While most people might not be familiar with GERD, you are familiar with the more common term, Acid Reflux. Acid Reflux is not only painful, but it can cause an unreliable breath sample. Acid Reflux (GERD when it occurs more than twice a week) is when stomach acid or bile flows back into the food pipe or all the way up into the throat.
If a person has consumed alcohol, that means alcohol has also been re-introduced into the throat. A breath test is meant to obtain a sample of air from the lungs, not the regurgitated contents of the stomach. If a person has an episode of GERD before the breath test, which occurs more frequently when alcohol is consumed, the sample is unreliable.
An experienced DUI lawyer can demonstrate this to a judge, or even more importantly, a jury. It is imperative that you sit down with your attorney and go through a thorough review of your medical history.

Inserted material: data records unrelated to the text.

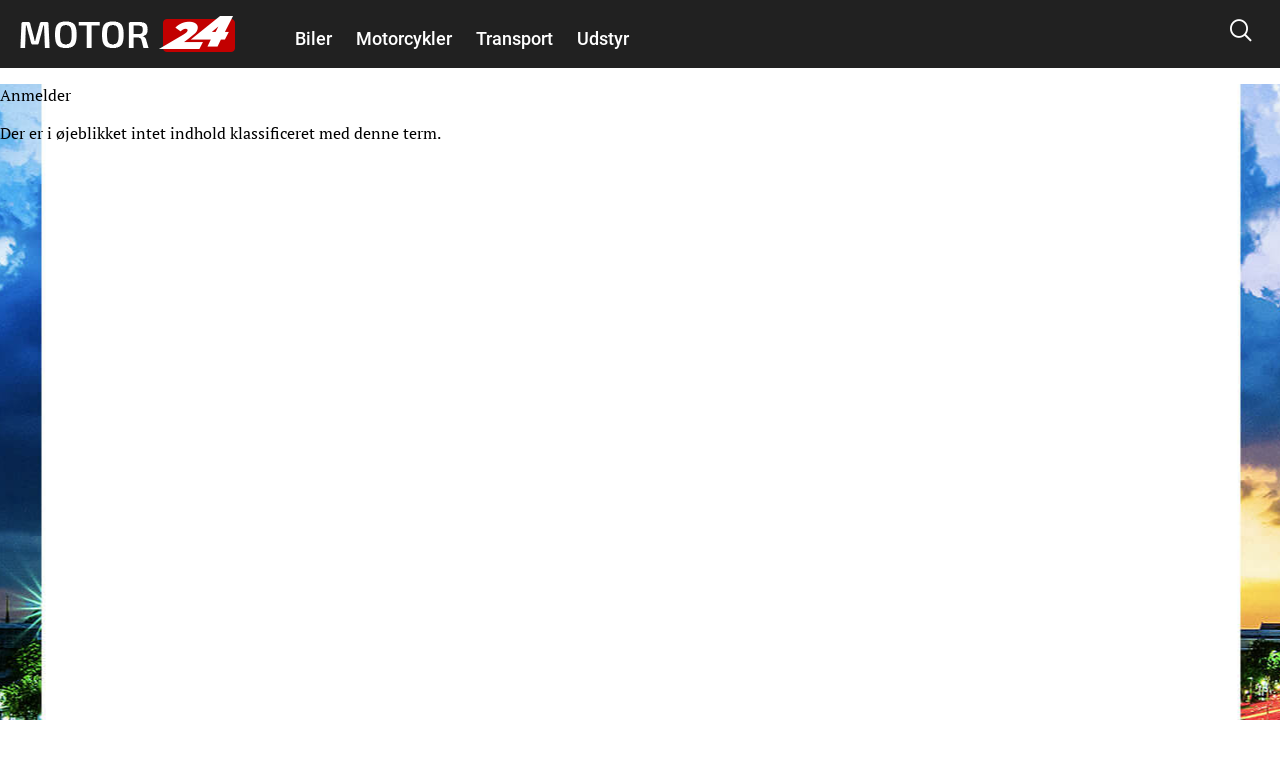

--- FILE ---
content_type: text/html; charset=utf-8
request_url: https://www.google.com/recaptcha/api2/aframe
body_size: 269
content:
<!DOCTYPE HTML><html><head><meta http-equiv="content-type" content="text/html; charset=UTF-8"></head><body><script nonce="164Paz8LHUURF98XAeQQMA">/** Anti-fraud and anti-abuse applications only. See google.com/recaptcha */ try{var clients={'sodar':'https://pagead2.googlesyndication.com/pagead/sodar?'};window.addEventListener("message",function(a){try{if(a.source===window.parent){var b=JSON.parse(a.data);var c=clients[b['id']];if(c){var d=document.createElement('img');d.src=c+b['params']+'&rc='+(localStorage.getItem("rc::a")?sessionStorage.getItem("rc::b"):"");window.document.body.appendChild(d);sessionStorage.setItem("rc::e",parseInt(sessionStorage.getItem("rc::e")||0)+1);localStorage.setItem("rc::h",'1768706572258');}}}catch(b){}});window.parent.postMessage("_grecaptcha_ready", "*");}catch(b){}</script></body></html>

We often hear of someone passing out in their vehicle after a night of drinking. Depending on the facts of the case, this can be a very convincing defense. As a society, we should hope that someone would pull over or choose to sleep in their car if they are too intoxicated.
While Michigan law keeps this defense fairly narrow, a dedicated DUI attorney can review the facts of the case to determine if you meet the criteria for operating. If you were not operating the vehicle at the time of police contact, you cannot be found guilty of OWI.

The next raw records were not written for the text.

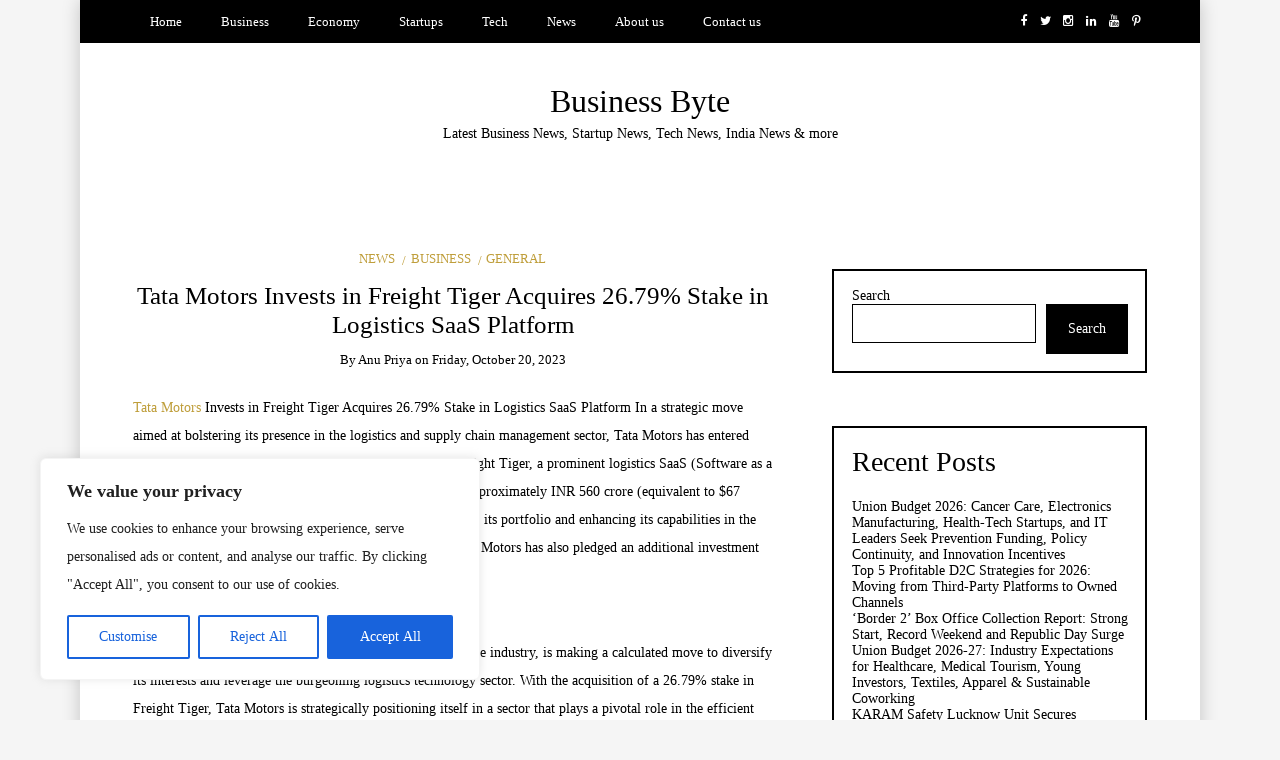

--- FILE ---
content_type: text/html; charset=utf-8
request_url: https://www.google.com/recaptcha/api2/aframe
body_size: 268
content:
<!DOCTYPE HTML><html><head><meta http-equiv="content-type" content="text/html; charset=UTF-8"></head><body><script nonce="aJNzEfR7L7cBh-VKbiM3Xg">/** Anti-fraud and anti-abuse applications only. See google.com/recaptcha */ try{var clients={'sodar':'https://pagead2.googlesyndication.com/pagead/sodar?'};window.addEventListener("message",function(a){try{if(a.source===window.parent){var b=JSON.parse(a.data);var c=clients[b['id']];if(c){var d=document.createElement('img');d.src=c+b['params']+'&rc='+(localStorage.getItem("rc::a")?sessionStorage.getItem("rc::b"):"");window.document.body.appendChild(d);sessionStorage.setItem("rc::e",parseInt(sessionStorage.getItem("rc::e")||0)+1);localStorage.setItem("rc::h",'1769555244299');}}}catch(b){}});window.parent.postMessage("_grecaptcha_ready", "*");}catch(b){}</script></body></html>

A person who is diabetic may be set up to fail on a breath test. When the body lacks enough insulin, the body goes into ketosis. This means the body is burning fat cells for energy and naturally produces ketones. When ketones are eliminated from the body by breath or urine, they convert to alcohol. Therefore, a person could have consumed no alcohol, but they could still register an alcohol level on a breath test.

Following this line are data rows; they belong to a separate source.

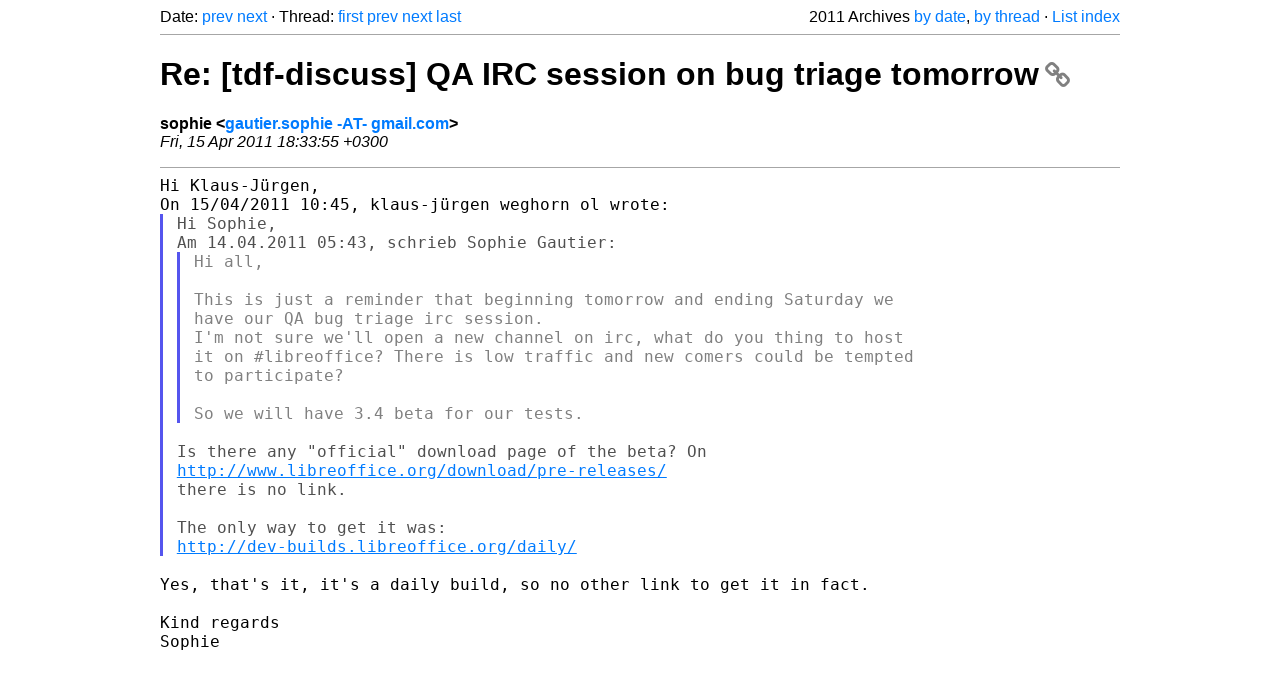

--- FILE ---
content_type: text/html
request_url: https://listarchives.documentfoundation.org/www/discuss/2011/msg01784.html
body_size: 2148
content:
<!-- MHonArc v2.6.19+ -->
<!--X-Head-End-->
<!DOCTYPE html>
<html lang="en">
<head>
 <meta charset="UTF-8">
 <meta name="viewport" content="width=device-width, initial-scale=1.0">
 <title>Re: [tdf-discuss] QA IRC session on bug triage tomorrow &ndash; The Document Foundation Mailing List Archives</title>
 <link href="/mhonarc.css" rel="stylesheet">
 <link href="/css/font-awesome.min.css" rel="stylesheet">
 <link href="https://listarchives.tdf.io/i/zqI-g5arXaFP-cxAJMh4Gv1C" rel="bookmark"/>
</head>
<body>
 <div class="container">
<!--X-Body-Begin-->
<!--X-User-Header-->
<!--X-User-Header-End-->
<!--X-TopPNI-->
 <div class="topnav">
  Date: <a class="button" href="msg01785.html" title="Subject: [tdf-discuss] Fwd: needful function on calc&#10;From: Deve&#10;Date: Fri, 15 Apr 2011 13:25:27 +0200">prev</a> <a class="button" href="msg01786.html" title="Subject: Re: [tdf-discuss] QA IRC session on bug triage tomorrow&#10;From: Rainer Bielefeld&#10;Date: Fri, 15 Apr 2011 17:58:01 +0200">next</a> &middot;
  Thread: <a class="button" href="msg01777.html" title="Subject: [tdf-discuss] QA IRC session on bug triage tomorrow&#10;From: Sophie Gautier&#10;Date: Thu, 14 Apr 2011 06:43:01 +0300">first</a> <a class="button" href="msg01782.html" title="Subject: Re: [tdf-discuss] QA IRC session on bug triage tomorrow&#10;From: klaus-jürgen weghorn ol&#10;Date: Fri, 15 Apr 2011 09:45:14 +0200">prev</a> <a class="button" href="msg01786.html" title="Subject: Re: [tdf-discuss] QA IRC session on bug triage tomorrow&#10;From: Rainer Bielefeld&#10;Date: Fri, 15 Apr 2011 17:58:01 +0200">next</a> <a class="button" href="msg01790.html" title="Subject: Re: [tdf-discuss] QA IRC session on bug triage tomorrow&#10;From: ol klaus-jürgen weghorn&#10;Date: Fri, 15 Apr 2011 22:58:45 +0200">last</a>
  <div class="topnav-right">
   2011 Archives <a href="mail11.html#01784">by date</a>,
   <a href="thrd11.html#01784">by thread</a> &middot;
   <a href="./..">List index</a>
  </div>
 </div>
 <hr>

<!--X-TopPNI-End-->
<!--X-MsgBody-->
<!--X-Subject-Header-Begin-->
 <h1><a href="https://listarchives.tdf.io/i/zqI-g5arXaFP-cxAJMh4Gv1C" title="Permalink: Re: [tdf-discuss] QA IRC session on bug triage tomorrow" rel="bookmark" class="permalink">Re: [tdf-discuss] QA IRC session on bug triage tomorrow<i class="fa fa-link"></i></a></h1>
<!--X-Subject-Header-End-->
<!--X-Head-of-Message-->
<ul class="msgfields">
<li><!--From--> <b>sophie &lt;<a href="mailto:discuss@documentfoundation.org?Subject=Re:%20%5Btdf-discuss%5D%20QA%20IRC%20session%20on%20bug%20triage%20tomorrow&In-Reply-To=4DA86563.9090709%40documentfoundation.org">gautier.sophie -AT- gmail.com</a>&gt;</b></li>
<li><!--Date--> <i>Fri, 15 Apr 2011 18:33:55 +0300</i></li>
</ul>
<!--X-Head-of-Message-End-->
<!--X-Head-Body-Sep-Begin-->
<hr>
<!--X-Head-Body-Sep-End-->
<!--X-Body-of-Message-->
<pre style="margin: 0em;">
Hi Klaus-Jürgen,
On 15/04/2011 10:45, klaus-jürgen weghorn ol wrote:
</pre><blockquote class="mhquote"><pre style="margin: 0em;">
Hi Sophie,
Am 14.04.2011 05:43, schrieb Sophie Gautier:
</pre><blockquote class="mhquote"><pre style="margin: 0em;">
Hi all,

This is just a reminder that beginning tomorrow and ending Saturday we
have our QA bug triage irc session.
I'm not sure we'll open a new channel on irc, what do you thing to host
it on #libreoffice? There is low traffic and new comers could be tempted
to participate?

So we will have 3.4 beta for our tests.
</pre></blockquote><pre style="margin: 0em;">

Is there any &quot;official&quot; download page of the beta? On
<a  rel="nofollow" href="http://www.libreoffice.org/download/pre-releases/">http://www.libreoffice.org/download/pre-releases/</a>
there is no link.

The only way to get it was:
<a  rel="nofollow" href="http://dev-builds.libreoffice.org/daily/">http://dev-builds.libreoffice.org/daily/</a>
</pre></blockquote><pre style="margin: 0em;">

Yes, that's it, it's a daily build, so no other link to get it in fact.

Kind regards
Sophie



--
Unsubscribe instructions: E-mail to discuss+help@documentfoundation.org
Posting guidelines + more: <a  rel="nofollow" href="http://wiki.documentfoundation.org/Netiquette">http://wiki.documentfoundation.org/Netiquette</a>
List archive: <a  rel="nofollow" href="http://listarchives.documentfoundation.org/www/discuss/">http://listarchives.documentfoundation.org/www/discuss/</a>
All messages sent to this list will be publicly archived and cannot be deleted
</pre>
<!--X-Body-of-Message-End-->
<!--X-MsgBody-End-->
<!--X-Follow-Ups-->
<hr>
<h3 class="tslice">Context</h3>
<ul class="tslice">
  <li><a id="01777" href="msg01777.html" title="Subject: [tdf-discuss] QA IRC session on bug triage tomorrow&#10;From: Sophie Gautier&#10;Date: Thu, 14 Apr 2011 06:43:01 +0300">[tdf-discuss] QA IRC session on bug triage tomorrow</a> &middot; <em>Sophie Gautier</em>
<ul>
  <li><a id="01782" href="msg01782.html" title="Subject: Re: [tdf-discuss] QA IRC session on bug triage tomorrow&#10;From: klaus-jürgen weghorn ol&#10;Date: Fri, 15 Apr 2011 09:45:14 +0200">Re: [tdf-discuss] QA IRC session on bug triage tomorrow</a> &middot; <em>klaus-jürgen weghorn ol</em>
<ul>
<li><strong>Re: [tdf-discuss] QA IRC session on bug triage tomorrow</strong> &middot; <em>sophie</em>
</li>
</ul>
</li>
  <li><a id="01786" href="msg01786.html" title="Subject: Re: [tdf-discuss] QA IRC session on bug triage tomorrow&#10;From: Rainer Bielefeld&#10;Date: Fri, 15 Apr 2011 17:58:01 +0200">Re: [tdf-discuss] QA IRC session on bug triage tomorrow</a> &middot; <em>Rainer Bielefeld</em>
<ul>
  <li><a id="01790" href="msg01790.html" title="Subject: Re: [tdf-discuss] QA IRC session on bug triage tomorrow&#10;From: ol klaus-jürgen weghorn&#10;Date: Fri, 15 Apr 2011 22:58:45 +0200">Re: [tdf-discuss] QA IRC session on bug triage tomorrow</a> &middot; <em>ol klaus-jürgen weghorn</em>
</li>
</ul>
</li>
</ul>
</li>
</ul>

<!--X-Follow-Ups-End-->
<!--X-References-->
<!--X-References-End-->
<!--X-BotPNI-->
<!-- -->

<!--X-BotPNI-End-->
<!--X-User-Footer-->
<!--X-User-Footer-End-->
   <hr>
 <div class="imprint">
  <a href="https://www.documentfoundation.org/privacy">Privacy Policy</a> |
  <a href="https://www.documentfoundation.org/imprint">Impressum (Legal Info)</a> |
  <em>Copyright information</em>: Unless otherwise specified, all text and images
  on this website are licensed under the
  <a rel="license" href="https://creativecommons.org/licenses/by-sa/3.0/">Creative Commons Attribution-Share Alike 3.0 License</a>.
  This does not include the source code of LibreOffice, which is
  licensed under the Mozilla Public License (<a href="https://www.libreoffice.org/download/license/">MPLv2</a>).
  &quot;LibreOffice&quot; and &quot;The Document Foundation&quot; are
  registered trademarks of their corresponding registered owners or are
  in actual use as trademarks in one or more countries. Their respective
  logos and icons are also subject to international copyright laws. Use
  thereof is explained in our <a href="https://wiki.documentfoundation.org/TradeMark_Policy">trademark policy</a>.
 </div>

 </div>
</body>
</html>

Moreover, if a person has consumed alcohol, the level could be artificially higher due to these ketones. It is important to make your attorney aware of this condition, so they can obtain medical records. A person with diabetes should avoid taking a breath test if possible.
In order to properly administer a breath test on Michigan’s Datamaster machine, the person must be certified by the State. Due to the nature of the machine and the specific ways in which the test must be administered, only trained individuals are allowed to give the breath test.
These records are easily obtained, but they are rarely used. If the prosecutor is going to use a breath test against you, the person administering the test must be properly trained.
Michigan law requires that a blood sample be taken by someone under the supervision of a physician. Therefore, the blood draw cannot be performed by just anybody. By reviewing the medical records from the blood draw, along with the chain of command in place by the person drawing the blood, a defense can be made that the blood sample was drawn improperly.
The defense of involuntary intoxication is a strong, but difficult defense to present. Clearly, if a person has knowingly consumed alcohol or a controlled substance, they should be held responsible for their ingestion of those substances.
However, what if the person didn’t know they consumed those substances? For instance, was their drink spiked with something? Did they take the wrong medicine? These issues can provide an effective defense if the circumstances surrounding the individual’s ingestion of the substance can be called into question.